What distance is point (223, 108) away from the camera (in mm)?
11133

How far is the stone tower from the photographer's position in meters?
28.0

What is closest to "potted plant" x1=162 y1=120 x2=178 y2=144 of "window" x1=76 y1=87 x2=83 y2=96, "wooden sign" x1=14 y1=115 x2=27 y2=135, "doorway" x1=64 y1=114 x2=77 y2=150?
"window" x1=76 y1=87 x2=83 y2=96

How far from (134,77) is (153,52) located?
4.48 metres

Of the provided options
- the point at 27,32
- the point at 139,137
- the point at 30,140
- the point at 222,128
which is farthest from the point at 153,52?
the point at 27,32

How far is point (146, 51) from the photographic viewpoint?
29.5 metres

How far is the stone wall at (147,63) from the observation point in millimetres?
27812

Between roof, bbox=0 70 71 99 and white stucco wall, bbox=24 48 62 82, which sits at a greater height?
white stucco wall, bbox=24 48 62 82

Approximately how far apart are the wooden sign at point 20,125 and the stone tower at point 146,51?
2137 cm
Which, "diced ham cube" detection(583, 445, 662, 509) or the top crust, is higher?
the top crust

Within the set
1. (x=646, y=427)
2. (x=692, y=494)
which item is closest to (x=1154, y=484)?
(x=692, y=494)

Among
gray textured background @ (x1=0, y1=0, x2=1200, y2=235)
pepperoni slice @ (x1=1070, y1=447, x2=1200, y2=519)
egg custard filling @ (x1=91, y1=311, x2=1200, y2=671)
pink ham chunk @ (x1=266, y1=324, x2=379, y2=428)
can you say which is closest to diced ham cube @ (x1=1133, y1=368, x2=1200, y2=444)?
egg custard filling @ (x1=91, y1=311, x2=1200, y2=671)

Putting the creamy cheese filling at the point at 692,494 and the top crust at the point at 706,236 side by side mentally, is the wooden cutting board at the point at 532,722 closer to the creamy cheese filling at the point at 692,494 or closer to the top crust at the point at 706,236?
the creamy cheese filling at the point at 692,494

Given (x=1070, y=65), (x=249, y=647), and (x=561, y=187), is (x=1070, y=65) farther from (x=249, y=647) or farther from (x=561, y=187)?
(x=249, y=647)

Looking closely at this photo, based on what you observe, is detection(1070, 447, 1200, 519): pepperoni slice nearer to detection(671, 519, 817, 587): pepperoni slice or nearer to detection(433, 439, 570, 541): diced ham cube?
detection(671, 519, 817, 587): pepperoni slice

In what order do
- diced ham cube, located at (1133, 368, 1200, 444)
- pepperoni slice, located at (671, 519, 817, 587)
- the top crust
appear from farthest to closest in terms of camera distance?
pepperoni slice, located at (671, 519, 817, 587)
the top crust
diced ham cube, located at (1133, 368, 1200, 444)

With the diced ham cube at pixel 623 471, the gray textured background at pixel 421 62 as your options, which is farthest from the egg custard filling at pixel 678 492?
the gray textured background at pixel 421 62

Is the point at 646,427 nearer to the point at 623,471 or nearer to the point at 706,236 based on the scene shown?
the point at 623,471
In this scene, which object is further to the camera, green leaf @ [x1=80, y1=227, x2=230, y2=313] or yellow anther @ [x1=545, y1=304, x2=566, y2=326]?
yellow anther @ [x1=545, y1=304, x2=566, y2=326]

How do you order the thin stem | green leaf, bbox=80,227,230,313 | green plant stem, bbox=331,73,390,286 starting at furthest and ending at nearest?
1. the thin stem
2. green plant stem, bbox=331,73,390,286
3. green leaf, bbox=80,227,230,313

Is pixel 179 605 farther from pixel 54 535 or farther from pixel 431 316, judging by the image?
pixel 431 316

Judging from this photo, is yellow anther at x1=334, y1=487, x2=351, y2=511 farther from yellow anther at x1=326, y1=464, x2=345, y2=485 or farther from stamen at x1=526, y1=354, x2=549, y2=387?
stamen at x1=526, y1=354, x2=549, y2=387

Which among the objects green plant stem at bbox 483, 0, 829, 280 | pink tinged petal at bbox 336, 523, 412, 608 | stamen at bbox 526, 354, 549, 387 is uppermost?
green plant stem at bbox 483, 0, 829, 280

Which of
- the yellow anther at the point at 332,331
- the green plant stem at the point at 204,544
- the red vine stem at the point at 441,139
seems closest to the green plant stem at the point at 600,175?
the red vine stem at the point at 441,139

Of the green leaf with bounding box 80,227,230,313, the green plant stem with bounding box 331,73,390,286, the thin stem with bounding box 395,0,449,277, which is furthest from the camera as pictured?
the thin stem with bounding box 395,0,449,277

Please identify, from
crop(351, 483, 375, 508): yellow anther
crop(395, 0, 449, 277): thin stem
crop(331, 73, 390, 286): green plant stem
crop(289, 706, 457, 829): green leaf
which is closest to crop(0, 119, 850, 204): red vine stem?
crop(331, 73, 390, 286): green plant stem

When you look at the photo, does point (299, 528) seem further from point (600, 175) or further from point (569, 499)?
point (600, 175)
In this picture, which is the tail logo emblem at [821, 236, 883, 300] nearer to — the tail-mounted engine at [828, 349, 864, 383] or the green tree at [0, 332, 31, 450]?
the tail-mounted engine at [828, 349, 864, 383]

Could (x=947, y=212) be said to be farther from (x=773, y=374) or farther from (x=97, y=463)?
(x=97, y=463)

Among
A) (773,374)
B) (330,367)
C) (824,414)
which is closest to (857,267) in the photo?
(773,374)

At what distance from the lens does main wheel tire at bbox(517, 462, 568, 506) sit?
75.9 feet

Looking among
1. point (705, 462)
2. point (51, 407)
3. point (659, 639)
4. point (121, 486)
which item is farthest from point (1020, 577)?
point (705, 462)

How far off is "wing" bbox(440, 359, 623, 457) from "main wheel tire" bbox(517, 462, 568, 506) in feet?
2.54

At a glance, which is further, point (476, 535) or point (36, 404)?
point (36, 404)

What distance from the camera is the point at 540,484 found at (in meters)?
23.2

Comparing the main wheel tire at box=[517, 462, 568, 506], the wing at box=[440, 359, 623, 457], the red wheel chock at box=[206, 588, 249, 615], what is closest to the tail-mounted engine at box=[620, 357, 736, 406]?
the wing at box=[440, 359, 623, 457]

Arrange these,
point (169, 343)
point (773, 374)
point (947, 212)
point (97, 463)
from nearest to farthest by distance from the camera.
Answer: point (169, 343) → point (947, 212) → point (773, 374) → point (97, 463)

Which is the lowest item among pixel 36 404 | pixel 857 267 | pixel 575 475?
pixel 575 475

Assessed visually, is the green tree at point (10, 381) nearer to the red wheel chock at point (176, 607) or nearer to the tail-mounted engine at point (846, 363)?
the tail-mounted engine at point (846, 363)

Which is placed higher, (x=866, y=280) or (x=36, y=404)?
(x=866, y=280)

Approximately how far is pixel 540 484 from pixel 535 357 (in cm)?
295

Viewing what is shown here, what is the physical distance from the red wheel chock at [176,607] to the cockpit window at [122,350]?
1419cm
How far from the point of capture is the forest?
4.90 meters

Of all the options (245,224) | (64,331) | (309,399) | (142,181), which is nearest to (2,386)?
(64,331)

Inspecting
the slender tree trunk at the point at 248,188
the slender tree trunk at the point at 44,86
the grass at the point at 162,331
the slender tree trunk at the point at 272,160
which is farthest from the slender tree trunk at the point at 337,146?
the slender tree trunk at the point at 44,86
- - - - - - -
(EXERCICE ÉCRIT) Recopie les lignes depuis celle qui contient « Approximately how far is » jusqu'à la fin, en remplaçant « grass » par « lawn ». Tout le reste doit rester identique.

(CORRIGÉ)
Approximately how far is pixel 540 484 from pixel 535 357 (in cm)?
295

Viewing what is shown here, what is the physical distance from the red wheel chock at [176,607] to the cockpit window at [122,350]?
1419cm
How far from the point of capture is the forest?
4.90 meters

Of all the options (245,224) | (64,331) | (309,399) | (142,181), which is nearest to (2,386)?
(64,331)

Inspecting
the slender tree trunk at the point at 248,188
the slender tree trunk at the point at 44,86
the lawn at the point at 162,331
the slender tree trunk at the point at 272,160
which is farthest from the slender tree trunk at the point at 337,146?
the slender tree trunk at the point at 44,86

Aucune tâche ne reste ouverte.